“‘It’s not weak. People are pretending it’s weak. It’s all a ploy.’”
That’s Prince Abdulaziz bin Salman, Saudi Arabia’s highly influential oil minister, insisting to reporters in Riyadh that the talk of weakening crude demand that’s been blamed for a sharp retreat for oil prices is the work of speculators rather than a reflection of reality, according to a Bloomberg report.
MarketWatch 50: Abdulaziz bin Salman Al Saud
Brent crude
BRN00,
the global benchmark, came within a few dollars of the $100-a-barrel threshold in late September, while West Texas Intermediate crude
CL00,
CL.1,
the U.S. benchmark, briefly touched a more-than-two-year high above $95 a barrel before pulling back.
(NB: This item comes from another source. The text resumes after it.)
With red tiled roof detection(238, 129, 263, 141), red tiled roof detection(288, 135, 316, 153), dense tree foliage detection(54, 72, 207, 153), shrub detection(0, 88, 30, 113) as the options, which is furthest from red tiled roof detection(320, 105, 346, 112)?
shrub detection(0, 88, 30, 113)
Crude oil prices pushed higher after the Hamas attack on southern Israel on Oct. 7 sparked fears of a wider conflict that could endanger Middle Eastern oil flows, but the rally didn’t last. Brent and WTI both ended Wednesday at their lowest since mid-July, falling below $80 a barrel, before seeing a small bounce Thursday.
Weak data from China has put a renewed focus on demand from the world’s second largest crude consumer, analysts say, while U.S. demand concerns are also on the rise amid fears of a potential economic slowdown and the health of the consumer.
Oil’s big rally over the summer and fall had been attributed in large part to supply concerns, with Saudi Arabia in July implementing a production cut of 1 million barrels a day, which it proceeded to roll over, extending it through at least the end of the year.
Analysts have argued that price weakness will put pressure on the Saudis to announce an extension of the cut into the first quarter of next year.
For his part, Abdulaziz argued that people are misinterpreting data showing a rise in crude exports from Arab members of the Organization of the Petroleum Exporting Countries. Shipments are seasonal, falling in summer and rising in September and October, meaning they don’t reflect rising production, he explained, according to the report.
The prince called it an “abuse of the numbers” not to distinguish between exports and production.
“We believe the chances that Saudi Arabia will extend its unilateral 1 mb/d cut well into 1Q’24 is certainly increasing given renewed market concerns about Chinese demand and the broader macro outlook,” said Helima Croft, head of global commodity strategy at RBC Capital Markets, in a note.
“As we see no indication that the Saudi energy minister is prepared to throw in the towel and return to a market share maximization strategy at this stage, the relevant question may be whether he will look to do another short squeeze if current trends continue,” she said.